What makes bubbles difficult for value investors is that price and valuation become increasingly disconnected, not just for a few stocks, but for nearly all stocks. Some stock prices become complete strangers to their realistic valuation, like GameStop (GME) recently, while others distance themselves to only a casual acquaintance. In most bubbles, the disconnect goes both ways: some stocks become amazingly overvalued, others amazingly undervalued.
So, how does a value-focused investor invest during a bubble? We think there are at least four approaches.
4 Strategies for Investing During a Stock Market Bubble
The first strategy is to invest using the same strategy as in normal times. This can appear to be simpler than adapting to the bubble, but can lead to damaging mistakes. As humans, it takes immense discipline to stay the course. One example: watching just-sold stocks surge to new highs, leading investors to repurchase them in hopes of catching the next upward move. But, if a stock is overvalued at 75, it’s probably overvalued at 100.
The second strategy is to fully exit the market by going to cash. While this has understandable appeal, as in, “I don’t understand the market these days, this thing is going to crash, so I’m out,” it can lead to wealth-damaging market timing. Too often, market timers exit years early, only to jump back in after the market continues to surge and perhaps right before a sharp sell-off. Investors tempted to exit might trim their equity exposure (but not by too much) if for no other reason than to take some edge off.
A third strategy is to follow the approach of legendary investor George Soros, who recently said, “When I see a bubble forming, I rush to buy, adding fuel to the fire.” With this approach, the investor abandons all pretenses of valuation-oriented stock-picking and instead rides the hot names. While this may work for investing legends with sophisticated risk-control processes and a team of capable traders, it isn’t a great strategy for anybody else as it can produce catastrophic losses. Nevertheless, many investors adopt this approach, aggressively putting new money into the hot names, which helps drive the bubble higher.

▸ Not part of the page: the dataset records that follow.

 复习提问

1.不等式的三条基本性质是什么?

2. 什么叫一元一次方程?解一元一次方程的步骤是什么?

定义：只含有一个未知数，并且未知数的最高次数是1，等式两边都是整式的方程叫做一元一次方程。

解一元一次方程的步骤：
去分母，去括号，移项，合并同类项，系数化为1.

A fourth strategy is to invest both slower and faster. Slower, to research and understand the underlying value of individual stocks. This takes time. Yet, faster – pouncing when sentiment pushes individual share prices to irrational lows compared to their underlying value, and selling when positive sentiment pushes up prices to levels that are overly exuberant compared to the underlying value.
In general, you might hold onto your positions just a little longer than usual to capture some extra upside. And, you might leave just a little extra cash aside to protect your portfolio should the market slide. You will forgo some profits, but this extra cash provides some firepower to use if the market drops. Similarly, pay attention to your asset mix. If stocks surge, your equities will become a larger portion of your total capital base, so you may want to trim this along the way to maintain your targeted mix.
It’s valuable to spend some time thinking specifically about what you are going to do, and then write it down. Days pass only one day at a time, providing plenty of opportunity to think during a possibly multi-year stock market bubble.
- Boom and Bust: A Global History of Financial Bubbles by William Quinn and John Turner, 2020.